* [Texte]
Le lendemain, toujours dans sa ville natale, il avait résumé les objectifs prioritaires du gouvernement provisoire : « Nous voulons donc la mise en valeur en commun de tout ce que nous possédons sur cette terre et, pour y réussir, il n’y a pas d’autres moyens que ce que l’on appelle l’économie dirigée. Nous voulons que ce soit l’État qui conduise au profit de tous l’effort économique de la nation tout entière et faire en sorte que devienne meilleure la vie de chaque Français et de chaque Française. Au point où nous en sommes, il n’est plus possible d’admettre ces concentrations d’intérêt qu’on appelle, dans l’univers, les trusts… [Il faut] que la collectivité, c’est-à-dire l’État prenne la direction des grandes activités sans, bien entendu, exclure les grands leviers que sont, dans l’activité des hommes, l’initiative et le juste profit. »

Trois grandes mesures vont être prises. Trois mesures qui vont bouleverser le contexte économique et social et faire de cette période de la Libération la plus réformatrice de l’histoire contemporaine. Un plan complet est adopté, avec la création de la Sécurité sociale, la mise en place des comités d’entreprises et les nationalisations.

Première mesure dans l’ordre chronologique, les comités d’entreprise qui sont créés le 22 février 1945 par une ordonnance du gouvernement provisoire, en remplacement des comités introduits par le gouvernement de Vichy. Fruit d’une réflexion inspirée par certains exemples étrangers et menée par les syndicalistes engagés dans les mouvements de résistance dès 1943, ils sont alors le symbole de droits nouveaux des travailleurs au sein de leurs propres entreprises, même si les délégués du personnel n’y joueront qu’un rôle consultatif.

L’automne 1945 voit la création de la Sécurité sociale. Son but est « d’assurer à tous les citoyens des moyens d’existence, dans tous les cas où ils sont incapables de se les procurer par le travail ». Sept décennies d’enquêtes d’opinions confirment qu’elle est l’institution nationale considérée comme la plus précieuse par les Français.

Enfin, le programme prévoit la nationalisation des grands moyens de communication, d’une partie des industries automobile (Renault) et aéronautique (SNECMA), de l’appareil bancaire et de l’ensemble du système de crédit et plus tard des compagnies d’assurances. Sans oublier les principales sources d’énergie : les mines avec les Charbonnages de France et les industries gazières et électriques, avec la création d’EDF et de GDF.

La nationalisation des IEG

« Il y a de quoi se casser les dents », aurait dit en conseil des ministres le général de Gaulle à propos de la nationalisation des industries électriques et gazières dont il signe le projet, la veille de son départ à la tête du gouvernement. L’enjeu est de taille : il s’agit à partir des 1 300 compagnies privées d’électricité et de gaz employant environ 100 000 agents dont quelques grosses entreprises, comme les compagnies Lebon ou la société franco-belge de gaz du baron Empain, en passant par le groupe Messine dirigé par Eugène Mercier ou la Compagnie générale d’électricité, de former une grosse entité nationalisée, EDF-GDF. Ce sera la tâche de Marcel Paul.

* [Données fournies]
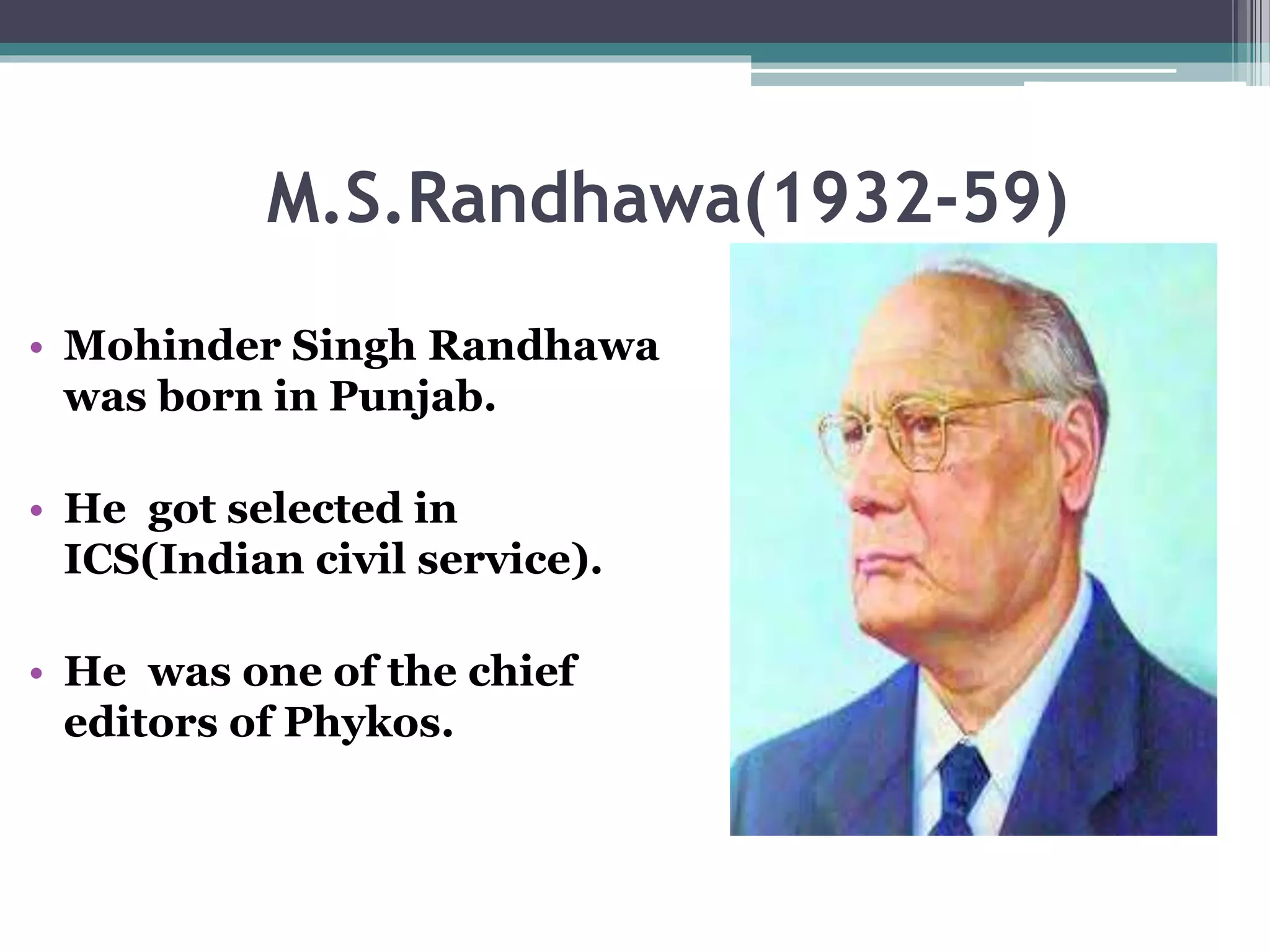 M.S.Randhawa(1932-59)

• Mohinder Singh Randhawa was born in Punjab.

• He got selected in ICS(Indian civil service).

• He was one of the chief editors of Phykos.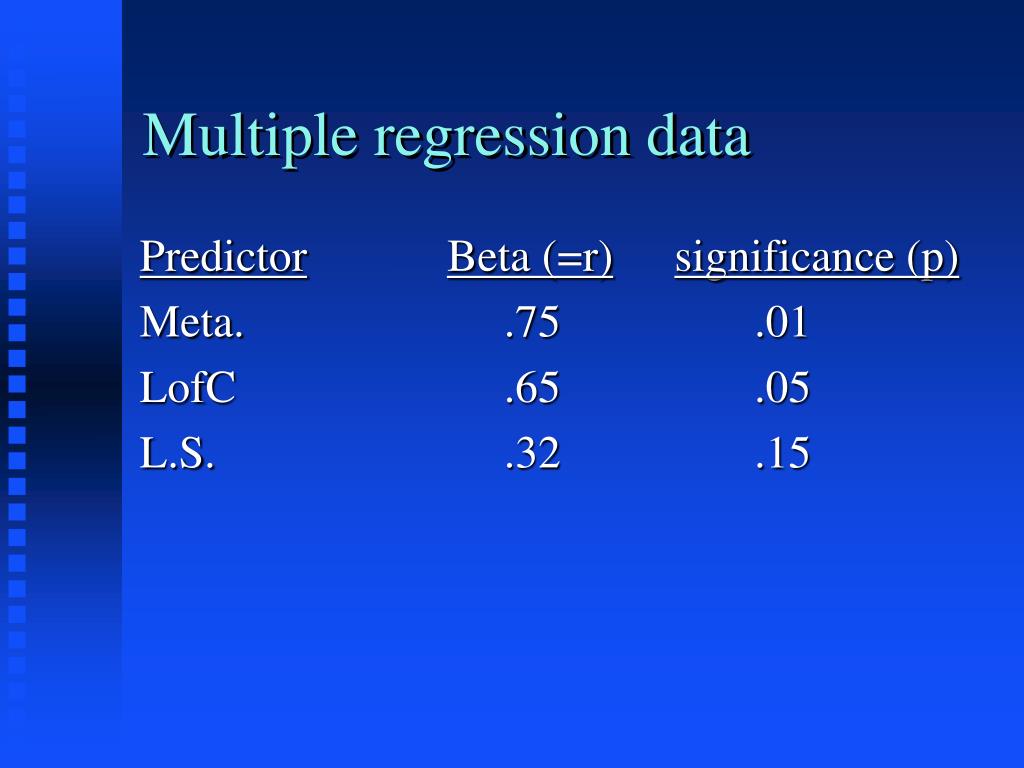 Multiple regression data

| Predictor | Beta (=r) | significance (p) |
|---|---|---|
| Meta. | .75 | .01 |
| LofC | .65 | .05 |
| L.S. | .32 | .15 |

* [Tâches à réaliser]
A - D'après le texte sur les réformes de la Libération, pourquoi faut-il recourir à l'économie dirigée ? Répondez en une à trois phrases.
B - Veuillez énumérer toutes les compagnies privées d'électricité et de gaz que le texte sur les réformes de la Libération cite nommément.

* [Réponses]
A - L'économie dirigée est présentée comme le seul moyen de réussir la mise en valeur en commun de tout ce que la nation possède sur cette terre.

B -
- Les compagnies Lebon
- La société franco-belge de gaz du baron Empain
- Le groupe Messine
- La Compagnie générale d'électricité